Se pensiamo invece a un’estasi mistica, le immagini del cielo non sarebbero visioni da morente, ma simboli di una consapevolezza piena, di una fede finalmente totale. È il momento in cui Lenny vede Dio, o meglio, sente davvero la sua presenza nel volto delle persone amate. Non è la morte, ma una trasformazione interiore definitiva. Infine, si contempla anche un’ambiguità voluta dal regista di The Young Pope. In questo caso il mistero è la risposta e il finale non va spiegato, ma vissuto. A tal proposito, la fede vera, quella che Lenny cerca per tutta la vita, si fonda proprio sull’assenza di prove, sull’abbandono fiducioso nel mistero.
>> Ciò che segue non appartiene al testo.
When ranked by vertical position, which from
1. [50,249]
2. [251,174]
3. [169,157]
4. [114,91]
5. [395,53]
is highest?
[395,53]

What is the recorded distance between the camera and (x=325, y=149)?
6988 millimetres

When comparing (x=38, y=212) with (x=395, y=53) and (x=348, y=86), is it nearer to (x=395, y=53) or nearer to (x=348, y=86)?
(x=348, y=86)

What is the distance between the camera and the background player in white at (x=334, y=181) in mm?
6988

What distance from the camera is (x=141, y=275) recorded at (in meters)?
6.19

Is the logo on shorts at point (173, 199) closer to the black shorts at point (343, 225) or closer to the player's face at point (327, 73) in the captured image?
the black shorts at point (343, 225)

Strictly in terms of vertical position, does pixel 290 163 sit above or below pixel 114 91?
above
È impossibile non considerare l’estetica di The Young Pope

Sorrentino (qui la classifica dei suoi migliori film) è maestro nel trasformare ogni inquadratura in un quadro, ogni movimento di macchina in un gesto coreografico, ogni dettaglio in simbolo. Il finale ne è appunto la summa, con il volo della camera verso il cielo, il montaggio sospeso, la luce mistica, il battito cardiaco che cresce lentamente fino a svanire nel buio. È un viaggio visivo tanto quanto spirituale. La fotografia è rarefatta, i suoni ovattati, i colori quasi irreali. È il linguaggio dell’estasi, del sogno, della trascendenza, tanto da sembrare un’esperienza sensoriale.

Una domanda definitiva che molti si pongono a questo punto è: Lenny Belardo è un santo?
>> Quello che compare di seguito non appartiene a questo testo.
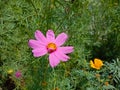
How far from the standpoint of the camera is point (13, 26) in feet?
8.19

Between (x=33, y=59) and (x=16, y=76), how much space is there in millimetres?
199

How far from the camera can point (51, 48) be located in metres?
1.61

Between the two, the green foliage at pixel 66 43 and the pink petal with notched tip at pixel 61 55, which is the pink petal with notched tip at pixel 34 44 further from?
the green foliage at pixel 66 43

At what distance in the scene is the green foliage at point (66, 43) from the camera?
2035 mm

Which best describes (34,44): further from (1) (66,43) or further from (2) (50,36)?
(1) (66,43)

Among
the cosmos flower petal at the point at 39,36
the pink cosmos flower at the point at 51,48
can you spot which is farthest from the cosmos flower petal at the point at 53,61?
the cosmos flower petal at the point at 39,36

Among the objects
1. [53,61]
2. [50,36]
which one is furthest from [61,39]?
[53,61]

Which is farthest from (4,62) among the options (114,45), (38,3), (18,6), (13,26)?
(114,45)

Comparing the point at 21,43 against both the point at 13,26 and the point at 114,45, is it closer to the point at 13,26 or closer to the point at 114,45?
the point at 13,26

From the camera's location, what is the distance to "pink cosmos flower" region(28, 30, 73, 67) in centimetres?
154

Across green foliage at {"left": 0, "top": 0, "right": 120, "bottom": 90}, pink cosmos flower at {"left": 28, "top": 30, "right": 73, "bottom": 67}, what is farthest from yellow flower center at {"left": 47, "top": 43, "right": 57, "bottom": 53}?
green foliage at {"left": 0, "top": 0, "right": 120, "bottom": 90}

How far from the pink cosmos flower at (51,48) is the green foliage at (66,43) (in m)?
0.25

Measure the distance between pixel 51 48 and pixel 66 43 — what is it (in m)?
0.62

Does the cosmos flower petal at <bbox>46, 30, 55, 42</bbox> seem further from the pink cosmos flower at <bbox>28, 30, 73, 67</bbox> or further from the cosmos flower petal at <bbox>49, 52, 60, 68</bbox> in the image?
the cosmos flower petal at <bbox>49, 52, 60, 68</bbox>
La risposta, ancora una volta, dipende dal significato che si attribuisce alla santità. Se per santo intendiamo un uomo privo di peccato, Lenny non lo è mai stato. Ma se pensiamo alla santità come capacità di amare nonostante il dolore, come tensione verso il bene pur tra mille contraddizioni, allora Lenny può esserlo. Sorrentino sembra suggerire che la santità non sta nella perfezione, ma nell’imperfezione accolta. Lenny è un papa giovane, sì, ma soprattutto un uomo ferito, che ha saputo trasformare la sua ferita in cammino spirituale.

Ciò detto, la conclusione di The Young Pope non è un punto d’arrivo, ma un trampolino verso l’invisibile. È un invito alla riflessione, alla sospensione del giudizio, al confronto tra ciò che vediamo e ciò che non vediamo. Non chiude, ma apre. In un mondo narrativo sempre più dominato dalla chiarezza e dalla razionalizzazione, Sorrentino compie un atto radicale restituendo al mistero il suo posto centrale. E così facendo, costruisce un’opera che non si limita a raccontare una storia, ma tenta di toccare l’anima. E forse, in fondo, è proprio questo che ci si aspetta da un’opera sull’incontro tra uomo e Dio: non la risposta esatta, ma la domanda giusta.